Kevin Brennan Writes About What It's Like
Ann Patchett didn’t shop for a year. La di dah.
Every now and then a relatively famous person will get on her high horse and tell the rest of us how to live. Gwyneth Paltrow pushes some kind of green enema I want no part of. Tom Selleck thinks we all need to take advantage of reverse mortgages. Now author Ann Patchett (Bel Canto) wants us to stop shopping.
It’s a bad week to recommend that. Her piece in the Times about this appeared on the penultimate Saturday before Christmas. Big shopping day.
What Ann seems to have realized is that we do a lot of shopping for feel-good reasons. We don’t always, or even often, need the things we buy. And if you add up all the money you spend on stuff for feel-good reasons, you might grasp that you’re wasting a lot and could share it with more people instead. Kind of a Christian idea.
I’ve never been a big shopper, and these days I buy maybe one pair of jeans and two pairs of shoes a year (because they wear out, mainly).
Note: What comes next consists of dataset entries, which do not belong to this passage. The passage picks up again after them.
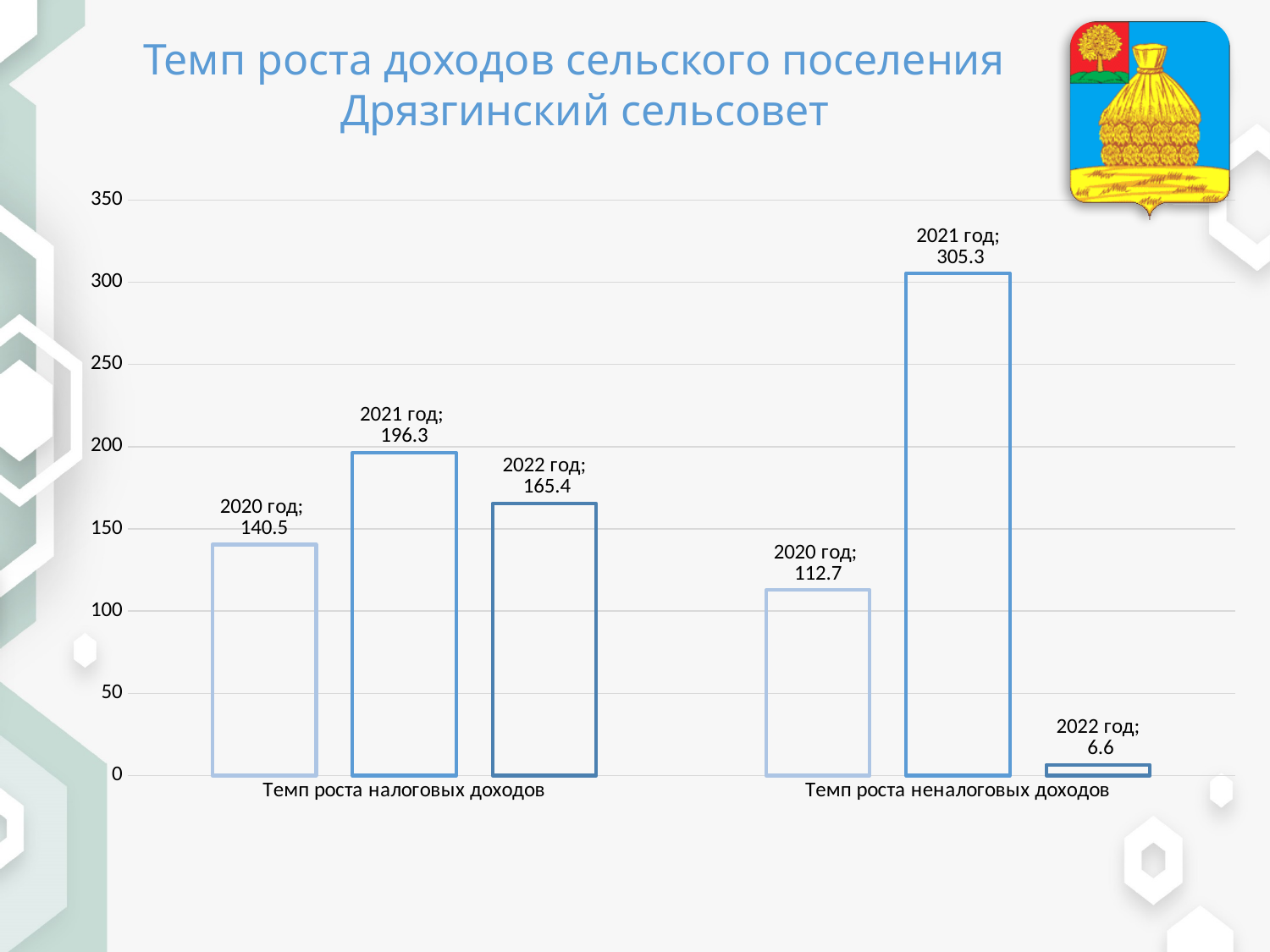
How many categories are shown on the x axis of the chart? 2 Which is larger: the 2020 год value for Темп роста налоговых доходов or the 2020 год value for Темп роста неналоговых доходов? Темп роста налоговых доходов What is the value for 2022 год in the Темп роста неналоговых доходов category? 6.6 Which year has the lowest value in the Темп роста налоговых доходов category? 2020 год What is the difference between the 2021 год and 2022 год values in the Темп роста налоговых доходов category? 30.9 What is the difference between the 2021 год values for Темп роста неналоговых доходов and Темп роста налоговых доходов? 109.0 What is the value for 2021 год in the Темп роста налоговых доходов category? 196.3 What is the title of the chart on the slide? Темп роста доходов сельского поселения Дрязгинский сельсовет Which year has the highest value in the Темп роста неналоговых доходов category? 2021 год What kind of chart is shown on the slide? bar chart What is the value for 2020 год in the Темп роста неналоговых доходов category? 112.7 Is the 2021 год value for Темп роста неналоговых доходов greater or less than 300? greater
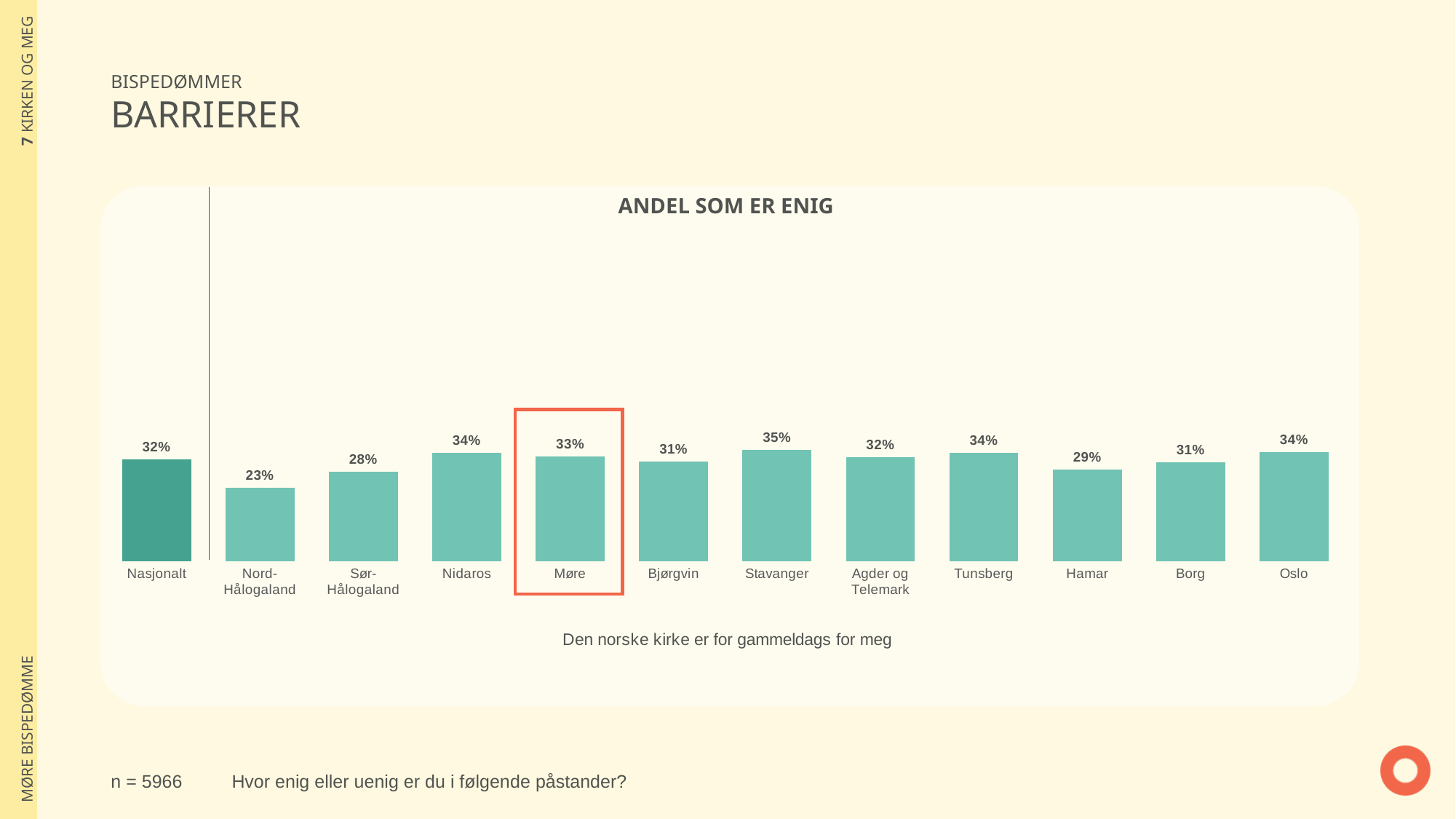
Which category has the highest value? Stavanger Which is larger, the value for Nidaros or the value for Hamar? Nidaros Which category has the lowest value? Nord-Hålogaland What kind of chart is shown on the slide? Bar chart What is the value for Møre? 33% What is the value for Hamar? 29% What is the value for Nasjonalt? 32% What is the value for Nord-Hålogaland? 23% Which bar is highlighted with a red outline? Møre What is the difference between the values for Stavanger and Nord-Hålogaland? 12 percentage points What is the difference between the values for Nidaros and Sør-Hålogaland? 6 percentage points How many bars are shown in the chart? 12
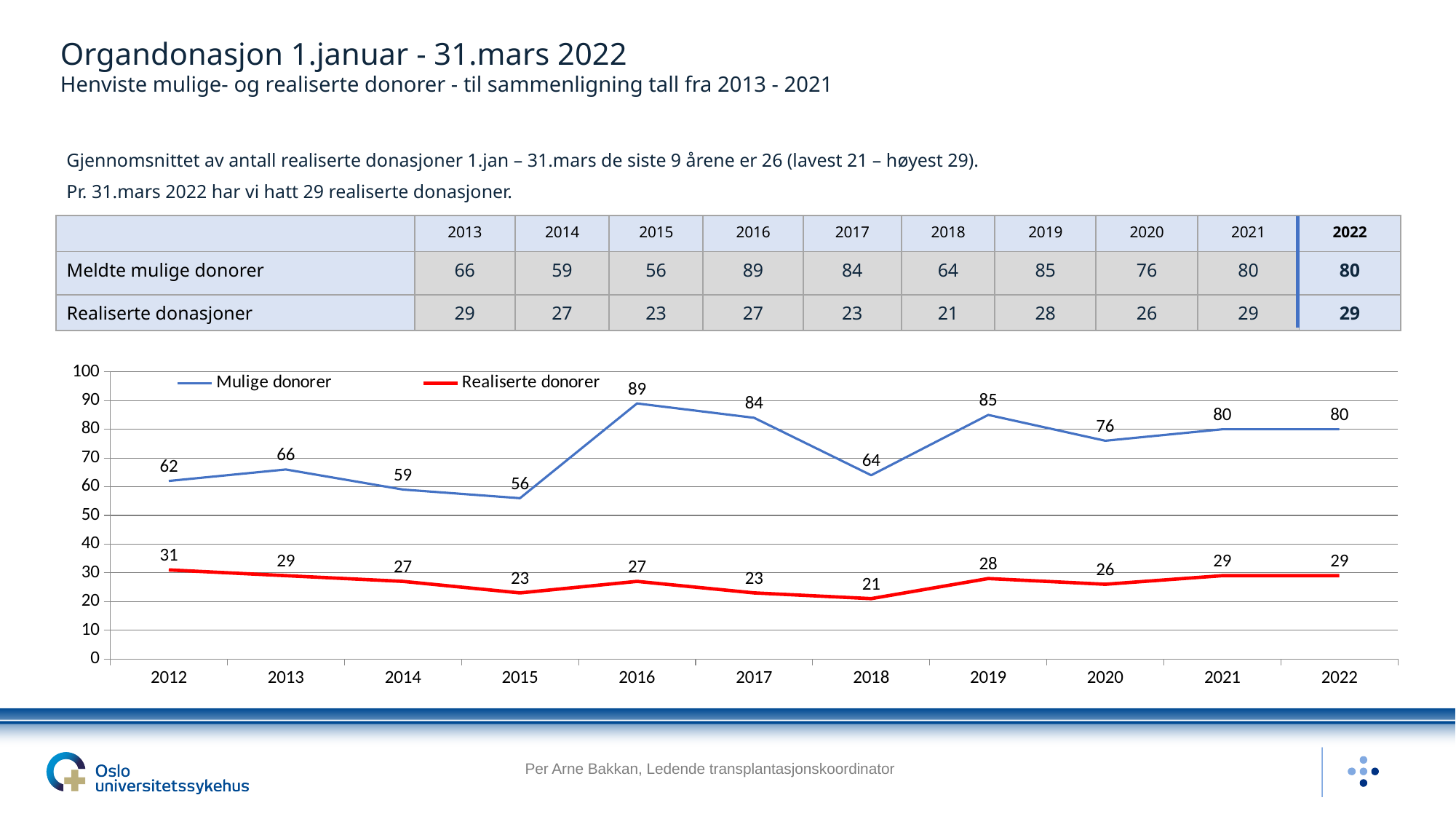
Is the value for Mulige donorer in 2015 greater or less than 60? less In which year is the Mulige donorer series highest? 2016 Which colour is used for the Realiserte donorer line? red What is the value for Realiserte donorer in 2018? 21 Does the Realiserte donorer series rise or fall from 2012 to 2015? fall How many years are plotted along the x axis of the chart? 11 How many series does the chart legend list? 2 What is the difference between Mulige donorer and Realiserte donorer in 2022? 51 Which is larger for Mulige donorer: the value in 2019 or the value in 2020? 2019 In which year is the Realiserte donorer series lowest? 2018 What is the value for Mulige donorer in 2016? 89 What kind of chart is shown on the slide? line chart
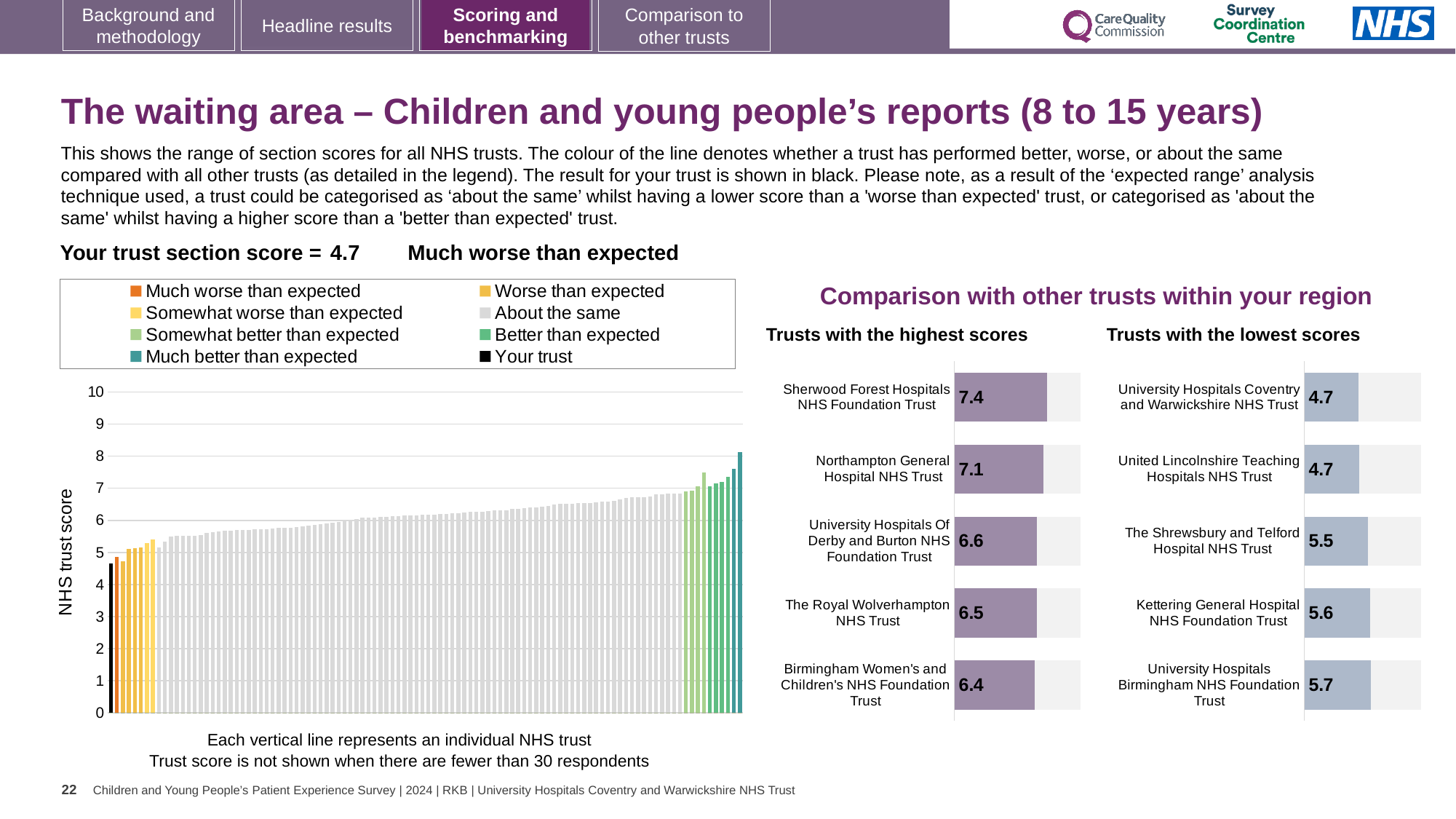
How many categories does the legend of the NHS trust score chart list? 8 How many trusts are listed in the 'Trusts with the lowest scores' chart? 5 In the 'Trusts with the highest scores' chart, which trust has the lowest score shown? Birmingham Women's and Children's NHS Foundation Trust In the 'Trusts with the highest scores' chart, what is the difference between the scores of Sherwood Forest Hospitals NHS Foundation Trust and Birmingham Women's and Children's NHS Foundation Trust? 1.0 What kind of chart is the NHS trust score chart on the left of the slide? Bar chart In the 'Trusts with the lowest scores' chart, what is the difference between the scores of University Hospitals Birmingham NHS Foundation Trust and United Lincolnshire Teaching Hospitals NHS Trust? 1.0 In the 'Trusts with the lowest scores' chart, what is the score for The Shrewsbury and Telford Hospital NHS Trust? 5.5 In the NHS trust score chart on the left, do the bar values rise or fall from left to right? Rise In the 'Trusts with the lowest scores' chart, which trust has the highest score shown? University Hospitals Birmingham NHS Foundation Trust In the 'Trusts with the highest scores' chart, what is the score for The Royal Wolverhampton NHS Trust? 6.5 In the 'Trusts with the highest scores' chart, which has the higher score: Northampton General Hospital NHS Trust or University Hospitals Of Derby and Burton NHS Foundation Trust? Northampton General Hospital NHS Trust In the 'Trusts with the highest scores' chart, what is the score for Sherwood Forest Hospitals NHS Foundation Trust? 7.4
I hardly ever buy books or CDs anymore (other than books by people I know, that is), but I’ll confess to using Amazon for things I do need or borderline need or sort of want, like my new cap with a pineapple on it. (It goes with my pineapple tattoo, heh heh.) I just bought a new set of kitchen utensils because ours were going on thirty years old. I bought three higher-quality pickleballs (because they wear out too) and indulged in a pair of tea strainers when someone gave us some loose tea as a gift. Back in July we splurged on a nice orange teapot to boil water to make the loose tea in our tea strainers.
Patchett took a whole year away from shopping, even eschewing new lip balm. Turns out she had plenty of it in coat pockets and drawers, though I don’t consider buying lip balm to be out-of-control materialism.
Somewhere in there the shopping-as-entertainment culture infected America, and after 9/11 we were expected to shop as part of our patriotic responsibility. I don’t think it worked. People racked up credit card debt just to show that they’re good citizens, took out equity lines on their homes, and then got their asses handed to them in 2008.
I had quit my job long before that to write full-time, so my wife and I were accustomed to a comfortably ascetic lifestyle. Not much dining out. Little air travel. One or two concerts or something like that each year. So when the economy tanked we weren’t much affected. Living simply had given us a certain immunity to trouble.
There are people out there who buy only what they need because they can’t afford anything else, and then there are the people, who are about to get a massive tax cut, who buy everything they want, having convinced themselves that it’s good for the economy – dependent, as it is, on the sale of yachts and gold toilets.
I wish Patchett had directed her advice toward the latter and, instead of telling us to shop less, implored them to share more.